***** Texto extraído *****

Entre tumbas y discusiones
llegamos al año 1824, año en que se crea una Comisión
para reclutar, a través de Agencias, personas idóneas
para el trabajo “prolijo y ordenado de la tierra”. Las Agencias estaban
instaladas en Bélgica, Francia, Gran Bretaña, Alemania y
Suiza.
Durante los años
del gobierno de Urquiza se reciben en Entre Ríos colonos reclutados
en Europa, en su mayoría suizo-alemanes; lo mismo sucede en Santa
Fe. El peso de los emigrados de estas nacionalidades era grande. Pero al
recibirse, masivamente, la inmigración italiana y española
(más italiana que española) la balanza se inclinó
hacia los habitantes de la península itálica y, más
precisamente, piemonteses.
Nace en Buenos Aires, a
instancias de la Sociedad Filantrópica, el Hotel de Inmigrantes.
Dicho albergue fue el hogar de muchos emigrados, de varias nacionalidades
y razas. Comenzó a cambiar la cultura, costumbres, hábitos
y conductas, y el país se tiñó, más precisamente
Buenos Aires, del color de casi todas las banderas. Muchos quedaron afincados
definitivamente en la Capital: genoveses, calabreses y napolitanos abrieron
sus negocios de pizzería, “boliches” (lugares donde se vendía
un emparedado de salame y queso acompañado por un vaso de vino);
el barrio de La Boca pasó a llamarse “el barrio xeneise”, por lo
de genovés y el tiempo pareció detenerse en esa actividad.

*****

→ Consigna: Copie el texto sobre la inmigración europea en la Argentina completo, sin alterar una sola palabra ni signo.

***** Datos extraídos *****

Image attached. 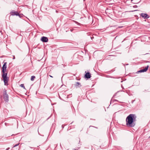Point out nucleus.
Instances as JSON below:
<instances>
[{"label":"nucleus","instance_id":"13","mask_svg":"<svg viewBox=\"0 0 150 150\" xmlns=\"http://www.w3.org/2000/svg\"><path fill=\"white\" fill-rule=\"evenodd\" d=\"M52 70L51 69H50V71H49L47 73V74H52Z\"/></svg>","mask_w":150,"mask_h":150},{"label":"nucleus","instance_id":"14","mask_svg":"<svg viewBox=\"0 0 150 150\" xmlns=\"http://www.w3.org/2000/svg\"><path fill=\"white\" fill-rule=\"evenodd\" d=\"M20 86L21 87L25 89V87L24 86V85L23 84H21V85H20Z\"/></svg>","mask_w":150,"mask_h":150},{"label":"nucleus","instance_id":"12","mask_svg":"<svg viewBox=\"0 0 150 150\" xmlns=\"http://www.w3.org/2000/svg\"><path fill=\"white\" fill-rule=\"evenodd\" d=\"M35 76H32L31 77V80L32 81H33L35 79Z\"/></svg>","mask_w":150,"mask_h":150},{"label":"nucleus","instance_id":"18","mask_svg":"<svg viewBox=\"0 0 150 150\" xmlns=\"http://www.w3.org/2000/svg\"><path fill=\"white\" fill-rule=\"evenodd\" d=\"M49 76H50V77H52H52H53V76H51V75H49Z\"/></svg>","mask_w":150,"mask_h":150},{"label":"nucleus","instance_id":"11","mask_svg":"<svg viewBox=\"0 0 150 150\" xmlns=\"http://www.w3.org/2000/svg\"><path fill=\"white\" fill-rule=\"evenodd\" d=\"M75 85L76 87H79V85L81 86V83L79 82H77L76 83Z\"/></svg>","mask_w":150,"mask_h":150},{"label":"nucleus","instance_id":"16","mask_svg":"<svg viewBox=\"0 0 150 150\" xmlns=\"http://www.w3.org/2000/svg\"><path fill=\"white\" fill-rule=\"evenodd\" d=\"M19 144V143H18V144H16L14 146H13V147H16V146H17Z\"/></svg>","mask_w":150,"mask_h":150},{"label":"nucleus","instance_id":"9","mask_svg":"<svg viewBox=\"0 0 150 150\" xmlns=\"http://www.w3.org/2000/svg\"><path fill=\"white\" fill-rule=\"evenodd\" d=\"M4 64L3 65V66L2 67V69H6L7 68V66H6V64H7V62H4Z\"/></svg>","mask_w":150,"mask_h":150},{"label":"nucleus","instance_id":"6","mask_svg":"<svg viewBox=\"0 0 150 150\" xmlns=\"http://www.w3.org/2000/svg\"><path fill=\"white\" fill-rule=\"evenodd\" d=\"M91 77V74L90 72L86 73L84 75V78L87 79L90 78Z\"/></svg>","mask_w":150,"mask_h":150},{"label":"nucleus","instance_id":"5","mask_svg":"<svg viewBox=\"0 0 150 150\" xmlns=\"http://www.w3.org/2000/svg\"><path fill=\"white\" fill-rule=\"evenodd\" d=\"M141 16L144 19H147L149 17V16L146 13H142L141 14Z\"/></svg>","mask_w":150,"mask_h":150},{"label":"nucleus","instance_id":"17","mask_svg":"<svg viewBox=\"0 0 150 150\" xmlns=\"http://www.w3.org/2000/svg\"><path fill=\"white\" fill-rule=\"evenodd\" d=\"M15 59V56H13V59Z\"/></svg>","mask_w":150,"mask_h":150},{"label":"nucleus","instance_id":"4","mask_svg":"<svg viewBox=\"0 0 150 150\" xmlns=\"http://www.w3.org/2000/svg\"><path fill=\"white\" fill-rule=\"evenodd\" d=\"M10 14L11 15L13 16L16 15V16H20V15L18 13L17 11H16L14 10H13L11 11L10 13Z\"/></svg>","mask_w":150,"mask_h":150},{"label":"nucleus","instance_id":"1","mask_svg":"<svg viewBox=\"0 0 150 150\" xmlns=\"http://www.w3.org/2000/svg\"><path fill=\"white\" fill-rule=\"evenodd\" d=\"M136 117L137 116L135 114L129 115L126 119V125L128 127H134L135 125L134 122L136 121Z\"/></svg>","mask_w":150,"mask_h":150},{"label":"nucleus","instance_id":"8","mask_svg":"<svg viewBox=\"0 0 150 150\" xmlns=\"http://www.w3.org/2000/svg\"><path fill=\"white\" fill-rule=\"evenodd\" d=\"M41 40L43 42H47L48 41V39L47 37L43 36L42 37Z\"/></svg>","mask_w":150,"mask_h":150},{"label":"nucleus","instance_id":"3","mask_svg":"<svg viewBox=\"0 0 150 150\" xmlns=\"http://www.w3.org/2000/svg\"><path fill=\"white\" fill-rule=\"evenodd\" d=\"M7 74H2V77L5 85H7L8 84V78L7 76Z\"/></svg>","mask_w":150,"mask_h":150},{"label":"nucleus","instance_id":"2","mask_svg":"<svg viewBox=\"0 0 150 150\" xmlns=\"http://www.w3.org/2000/svg\"><path fill=\"white\" fill-rule=\"evenodd\" d=\"M3 98L5 101L6 102H8V96L7 94V91L4 89L3 91Z\"/></svg>","mask_w":150,"mask_h":150},{"label":"nucleus","instance_id":"10","mask_svg":"<svg viewBox=\"0 0 150 150\" xmlns=\"http://www.w3.org/2000/svg\"><path fill=\"white\" fill-rule=\"evenodd\" d=\"M2 74H8V72L6 70V69H2Z\"/></svg>","mask_w":150,"mask_h":150},{"label":"nucleus","instance_id":"15","mask_svg":"<svg viewBox=\"0 0 150 150\" xmlns=\"http://www.w3.org/2000/svg\"><path fill=\"white\" fill-rule=\"evenodd\" d=\"M95 127H93V126H90L89 127V129H91L92 128H94Z\"/></svg>","mask_w":150,"mask_h":150},{"label":"nucleus","instance_id":"20","mask_svg":"<svg viewBox=\"0 0 150 150\" xmlns=\"http://www.w3.org/2000/svg\"><path fill=\"white\" fill-rule=\"evenodd\" d=\"M149 138H150V136H149Z\"/></svg>","mask_w":150,"mask_h":150},{"label":"nucleus","instance_id":"19","mask_svg":"<svg viewBox=\"0 0 150 150\" xmlns=\"http://www.w3.org/2000/svg\"><path fill=\"white\" fill-rule=\"evenodd\" d=\"M71 31H72V30H71Z\"/></svg>","mask_w":150,"mask_h":150},{"label":"nucleus","instance_id":"7","mask_svg":"<svg viewBox=\"0 0 150 150\" xmlns=\"http://www.w3.org/2000/svg\"><path fill=\"white\" fill-rule=\"evenodd\" d=\"M149 67V66L147 65L144 69L140 70L137 71V72H142L146 71L148 69Z\"/></svg>","mask_w":150,"mask_h":150}]
</instances>
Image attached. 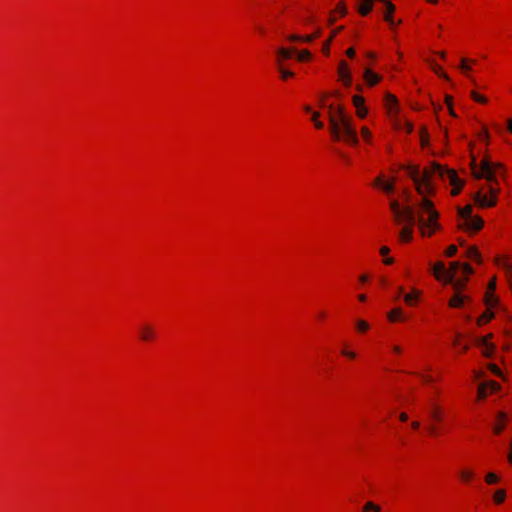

*****

→ Resultado del ejercicio:
Entre tumbas y discusiones
llegamos al año 1824, año en que se crea una Comisión
para reclutar, a través de Agencias, personas idóneas
para el trabajo “prolijo y ordenado de la tierra”. Las Agencias estaban
instaladas en Bélgica, Francia, Gran Bretaña, Alemania y
Suiza.
Durante los años
del gobierno de Urquiza se reciben en Entre Ríos colonos reclutados
en Europa, en su mayoría suizo-alemanes; lo mismo sucede en Santa
Fe. El peso de los emigrados de estas nacionalidades era grande. Pero al
recibirse, masivamente, la inmigración italiana y española
(más italiana que española) la balanza se inclinó
hacia los habitantes de la península itálica y, más
precisamente, piemonteses.
Nace en Buenos Aires, a
instancias de la Sociedad Filantrópica, el Hotel de Inmigrantes.
Dicho albergue fue el hogar de muchos emigrados, de varias nacionalidades
y razas. Comenzó a cambiar la cultura, costumbres, hábitos
y conductas, y el país se tiñó, más precisamente
Buenos Aires, del color de casi todas las banderas. Muchos quedaron afincados
definitivamente en la Capital: genoveses, calabreses y napolitanos abrieron
sus negocios de pizzería, “boliches” (lugares donde se vendía
un emparedado de salame y queso acompañado por un vaso de vino);
el barrio de La Boca pasó a llamarse “el barrio xeneise”, por lo
de genovés y el tiempo pareció detenerse en esa actividad.